# DATASET RECORDS
______

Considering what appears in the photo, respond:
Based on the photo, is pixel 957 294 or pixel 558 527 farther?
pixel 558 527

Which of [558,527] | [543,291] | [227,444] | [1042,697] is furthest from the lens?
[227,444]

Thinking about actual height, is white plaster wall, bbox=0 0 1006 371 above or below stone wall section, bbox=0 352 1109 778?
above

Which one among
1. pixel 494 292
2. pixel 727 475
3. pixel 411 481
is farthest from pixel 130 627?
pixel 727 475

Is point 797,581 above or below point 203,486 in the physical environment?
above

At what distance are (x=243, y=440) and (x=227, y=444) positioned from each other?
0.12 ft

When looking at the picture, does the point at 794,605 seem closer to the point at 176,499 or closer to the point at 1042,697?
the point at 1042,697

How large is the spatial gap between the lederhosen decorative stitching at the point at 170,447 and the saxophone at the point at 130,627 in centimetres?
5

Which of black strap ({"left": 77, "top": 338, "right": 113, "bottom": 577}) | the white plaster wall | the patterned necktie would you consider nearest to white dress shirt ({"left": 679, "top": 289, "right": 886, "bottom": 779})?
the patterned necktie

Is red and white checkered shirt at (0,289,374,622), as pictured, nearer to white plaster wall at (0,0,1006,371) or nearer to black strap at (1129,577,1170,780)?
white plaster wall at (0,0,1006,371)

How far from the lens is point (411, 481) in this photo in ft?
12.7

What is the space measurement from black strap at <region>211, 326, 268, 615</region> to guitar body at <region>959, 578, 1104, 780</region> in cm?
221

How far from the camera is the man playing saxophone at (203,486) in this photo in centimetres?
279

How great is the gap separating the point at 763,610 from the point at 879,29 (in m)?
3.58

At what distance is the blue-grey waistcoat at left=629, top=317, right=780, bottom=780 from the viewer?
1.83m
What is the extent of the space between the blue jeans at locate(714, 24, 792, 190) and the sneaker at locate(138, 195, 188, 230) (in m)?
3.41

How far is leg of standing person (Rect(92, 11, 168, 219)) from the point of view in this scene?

______

# TASK GOAL
Turn the lines above, from the one containing "At what distance is" through the last line, inclusive, into a Markdown table with the columns Row and Line, numbering each row and leaving out blank lines.

# TASK RESULT
| Row | Line |
|---|---|
| 1 | At what distance is the blue-grey waistcoat at left=629, top=317, right=780, bottom=780 from the viewer? |
| 2 | 1.83m |
| 3 | What is the extent of the space between the blue jeans at locate(714, 24, 792, 190) and the sneaker at locate(138, 195, 188, 230) (in m)? |
| 4 | 3.41 |
| 5 | How far is leg of standing person (Rect(92, 11, 168, 219)) from the point of view in this scene? |